I am making a call to a REST API with Azure Synapse and the return dataset looks something like this:
{
"links": [
{
"rel": "next",
"href": "[myRESTendpoint]?limit=1000&offset=1000"
},
{
"rel": "last",
"href": "[myRESTendpoint]?limit=1000&offset=60000"
},
{
"rel": "self",
"href": "[myRESTendpoint]"
}
],
"count": 1000,
"hasMore": true,
"items": [
{
"links": [],
"closedate": "6/16/2014",
"id": "16917",
"number": "62000",
"status": "H",
"tranid": "0062000"
},...
],
"offset": 0,
"totalResults": 60316
}
I am familiar with making a REST call to a single endpoint that can return all the the data with a single call using a Synapse pipeline, but this particular REST endpoint has a hard limit on only returning 1000 records, but it does give a property named "hasMore".
Is there a way to recursively make rest calls in a Synapse pipeline until the "hasMore" property equals false?
The end goal of this is to sink data to either a dedicated SQL pool or into ADLS2 and transform from there.
CodePudding user response:
I have tried to achieve the same scenario using Azure Data Factory which seems to be more appropriate and easy to achieve the goal "The end goal of this is to sink data to either a dedicated SQL pool or into ADLS2 and transform from there".
As you have to hit the page recursively to fetch 1000 records , you might set it in the following fashion if the response header/response body contain the URL for the next page.
You're less likely to be able to use the functionality if the next page link or query parameter isn't included in the response headers/body.
Alternatively, you may utilise loop logic and do the Copy Activity.
Create two parameters in the Rest Connector:
Fill in the parameters for the RestConnector's relative URL.
Using the Set Variable action, the value of this variable would be increased in a loop.
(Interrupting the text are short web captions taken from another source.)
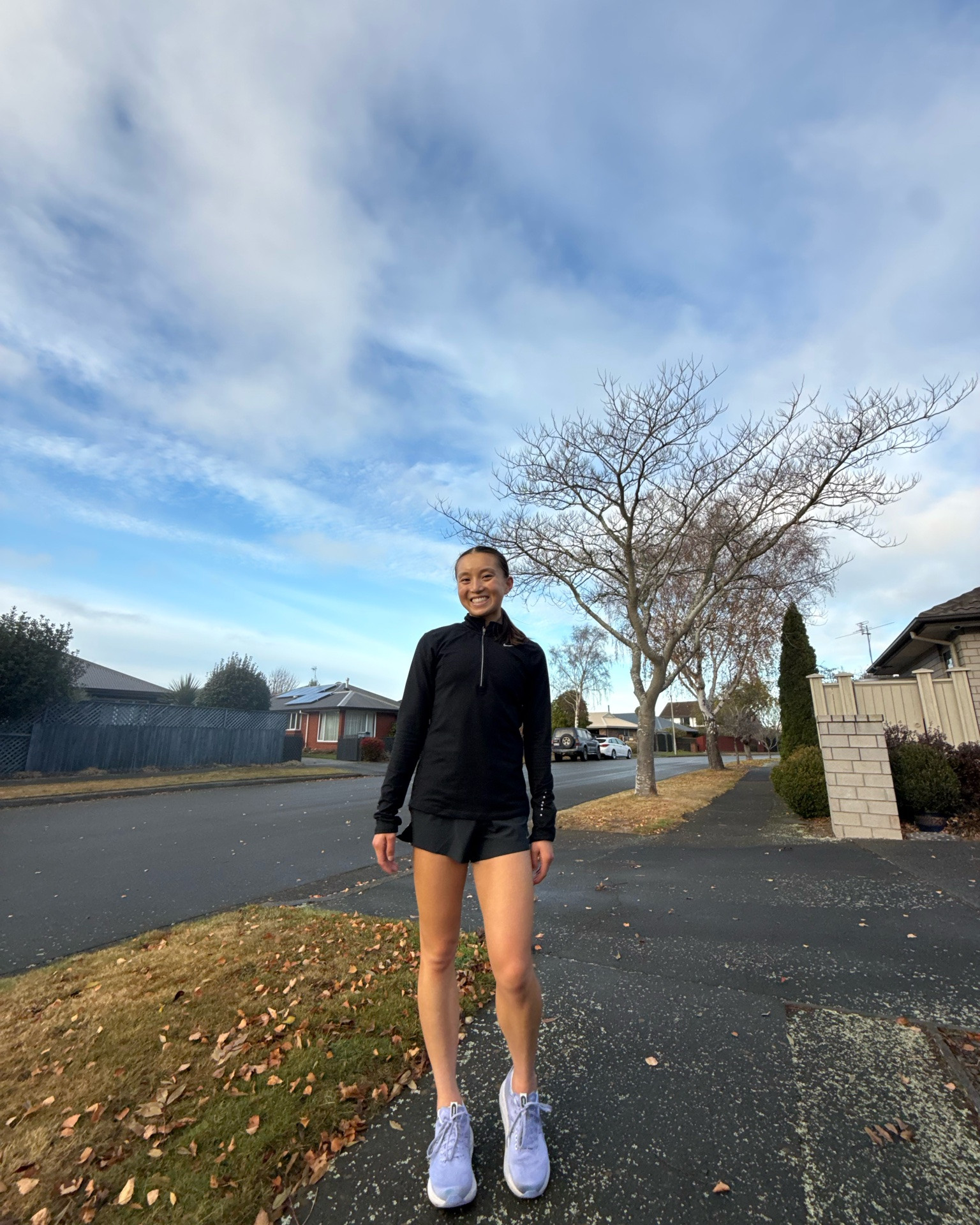 Today’s run fit 🖤🥷

#LTKautumn #LTKstyletip #LTKfitness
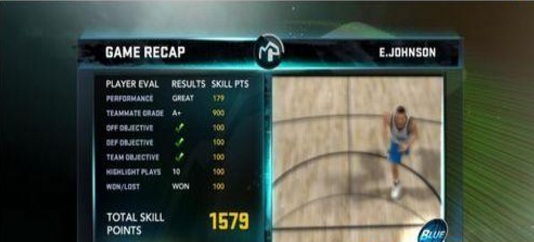 《NBA 2K11》19岁“魔术师”约翰逊存档19岁“魔术师”约翰逊存档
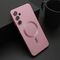Zastitna futrola ELEGANT MAGSAFE - Samsung A166 Galaxy A16 5G roze (MS).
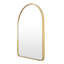 Bulle Metal Flat Wall Mirror-943200133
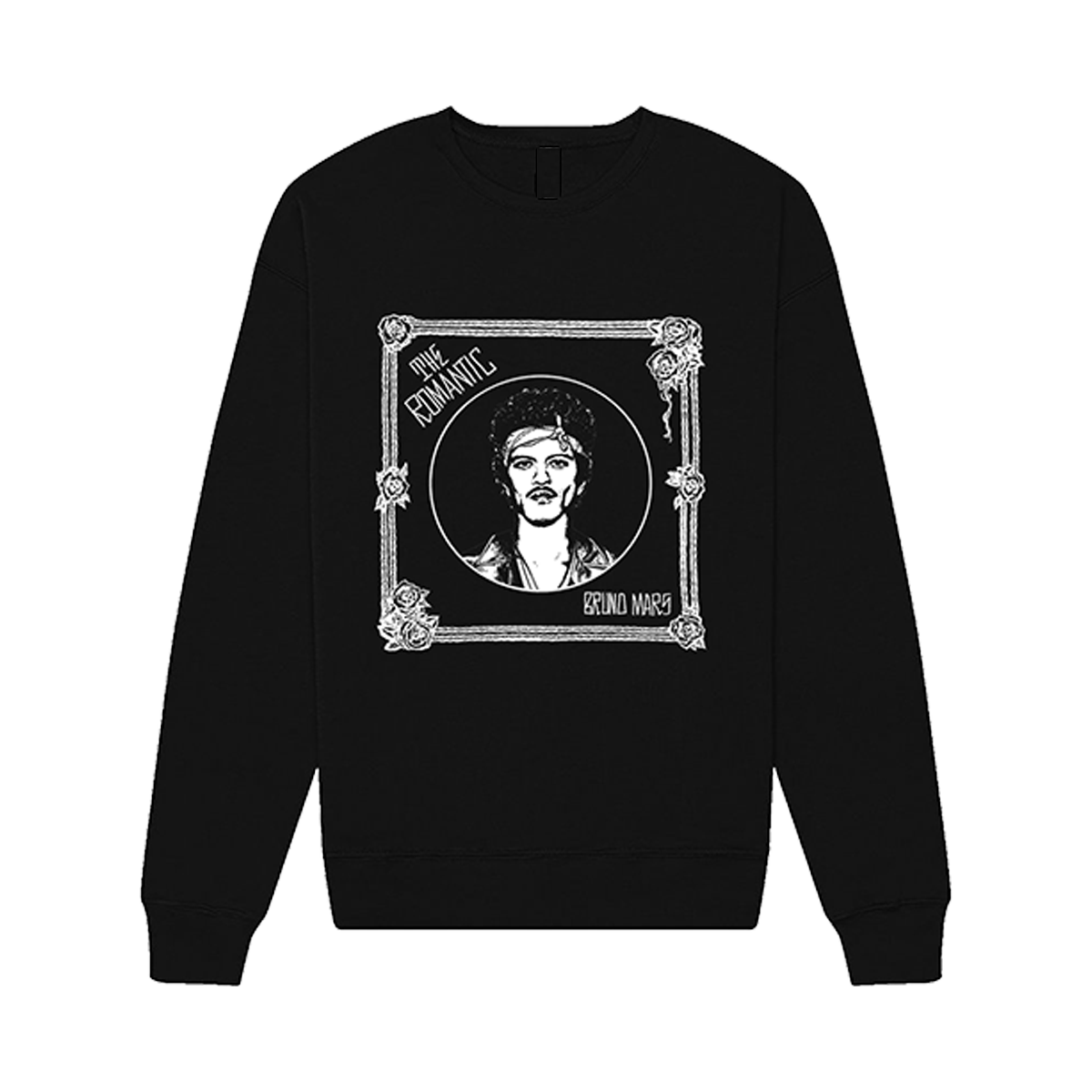 The Romantic Tour Crewneck Sweatshirt - Black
For each cycle, the URL for the Copy Activity is dynamically set.If you want to loop or iterate, you may use the Until activity.
Alternative:
In my experience, the REST connection pagination is quite rigid. Usually put the action within a loop. As a result, to have more control. FOREACH Loop, here
CodePudding user response:
For those following the thread, I used IpsitaDash-MT's suggestion using the ForEach loop. In the case of this API, when a call is made I get a property returned at the end of the call named "totalResults". Here are the steps I used to achieve what I was looking to do:
- Make a dummy call to the API to get the "totalResults" parameter. This is just a call to return the number of results I am looking to get. In the case of this API, the body of the request is a SQL statement, so when the dummy request is made I am only asking for the ID's of the results I am looking to get.
I then take the property "totalResults" from that request set a dynamic value in the "Items" of the ForEach loop like this:
@range(0,add(div(sub(int(activity('Get Pages Customers').output.totalResults),mod(int(activity('Get Pages Customers').output.totalResults),1000)),1000),1))
NOTE: The API only allows pages of 1000 results, I do some math to get a range of page numbers. I also have to add 1 to the final result to include the last page.
- In the API I have two parameters that can be passed "limit" and "offset". Since I want all of the data there is no reason to have limit set to anything other than 1000 (the max allowable number). The offset parameter can be set to any number less than or equal to "totalResults" - "limit" and greater than or equal to 0. So I use the range established in step 2 and multiply it out by 1000 to set the offset parameter in the URL.
Setting the offset parameter in the copy data activity
Dynamic value of the Relative URL in the REST connector
NOTE: I found it better to sink the data as JSON into ADLS2 first rather than into a dedicated SQL pool due to the Lookup feature.
Since synapse does not allow nested ForEach loops, I run the data through a data flow to format the data and check for duplicates and updates.
When the data flow is completed it kicks off a lookup activity to get the data that was just processed and pass it into a new pipeline to use another ForEach loop to get the child data for each ID of parent data.